Exercise description: A verbatim copy of the records below, pictures omitted, is the task.

Collected data:
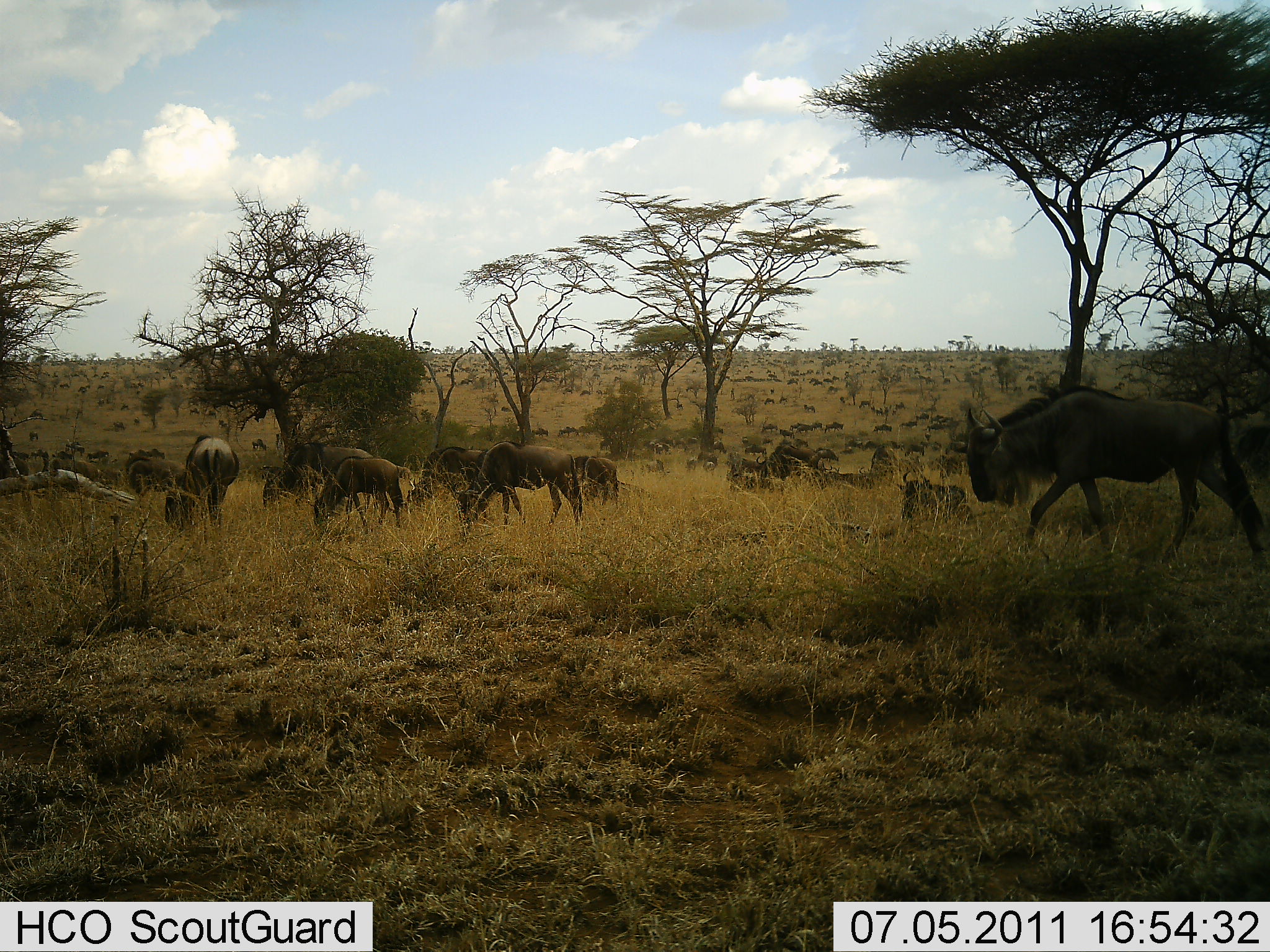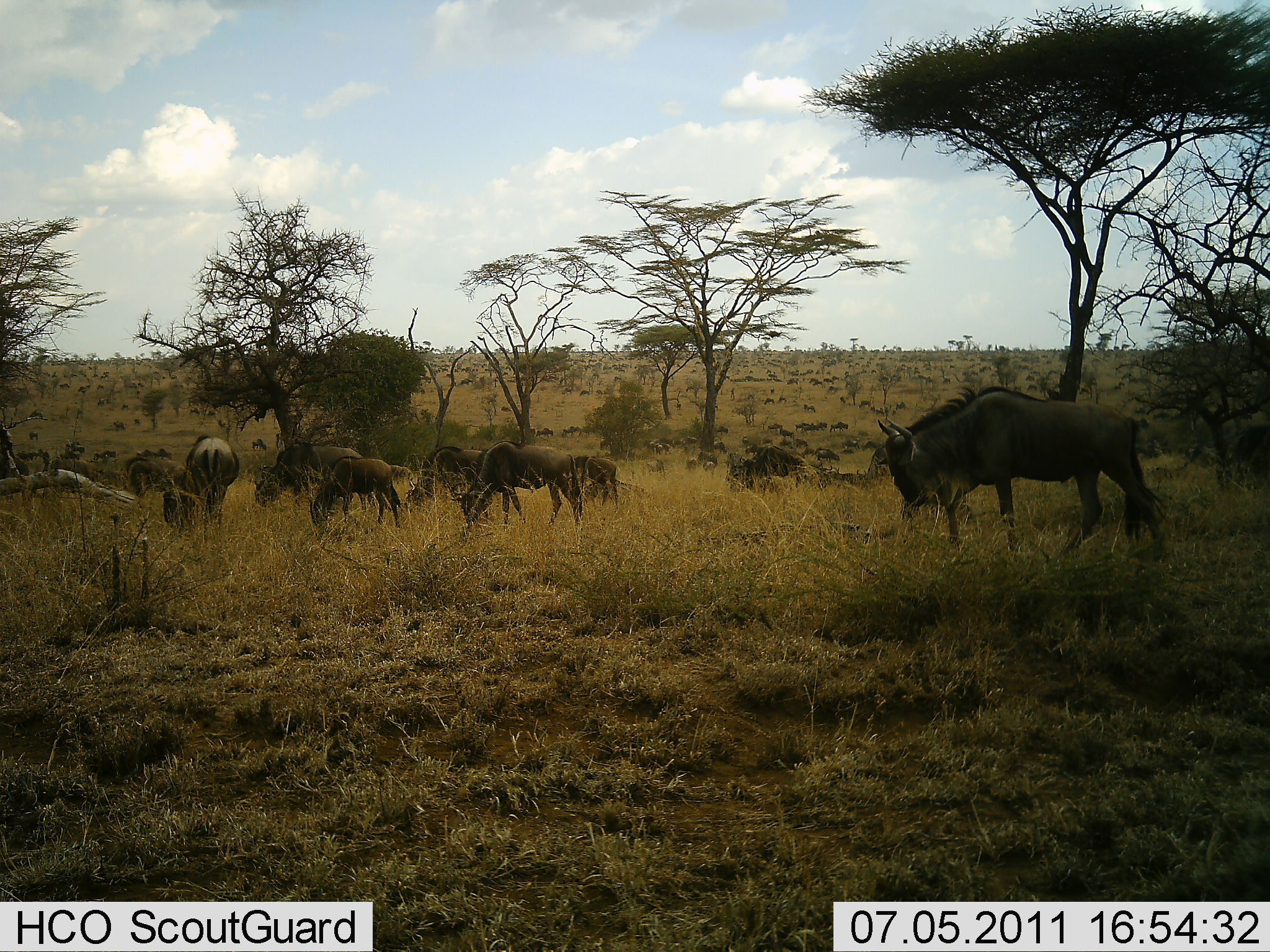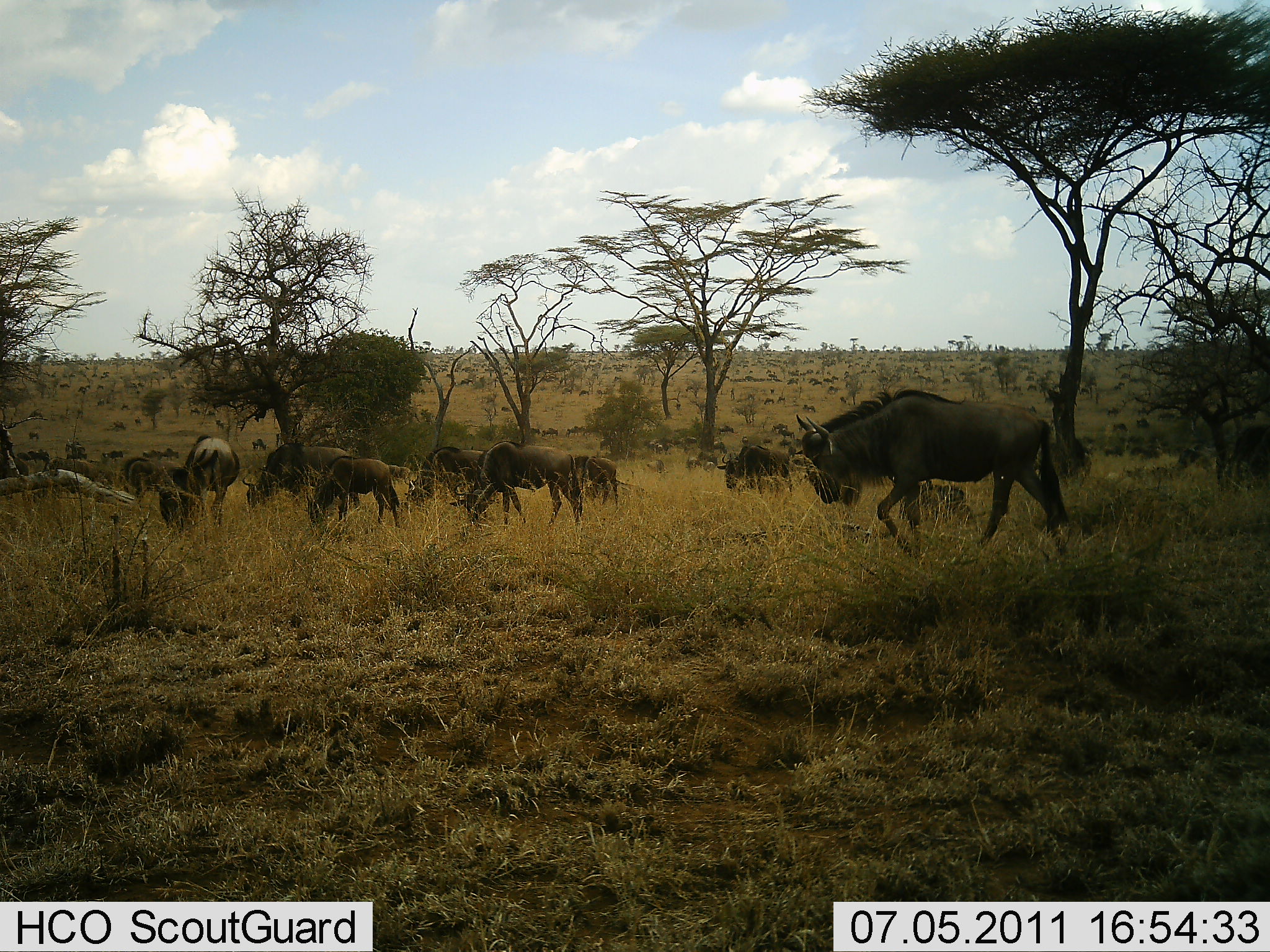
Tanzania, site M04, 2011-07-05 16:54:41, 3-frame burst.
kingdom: Animalia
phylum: Chordata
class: Mammalia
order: Artiodactyla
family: Bovidae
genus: Connochaetes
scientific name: Connochaetes taurinus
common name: blue wildebeest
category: wildebeest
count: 11-50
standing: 38%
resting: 15%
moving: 69%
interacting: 8%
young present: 0%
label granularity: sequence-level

Answer to this problem:
Tanzania, site M04, 2011-07-05 16:54:41, 3-frame burst.
kingdom: Animalia
phylum: Chordata
class: Mammalia
order: Artiodactyla
family: Bovidae
genus: Connochaetes
scientific name: Connochaetes taurinus
common name: blue wildebeest
category: wildebeest
count: 11-50
standing: 38%
resting: 15%
moving: 69%
interacting: 8%
young present: 0%
label granularity: sequence-level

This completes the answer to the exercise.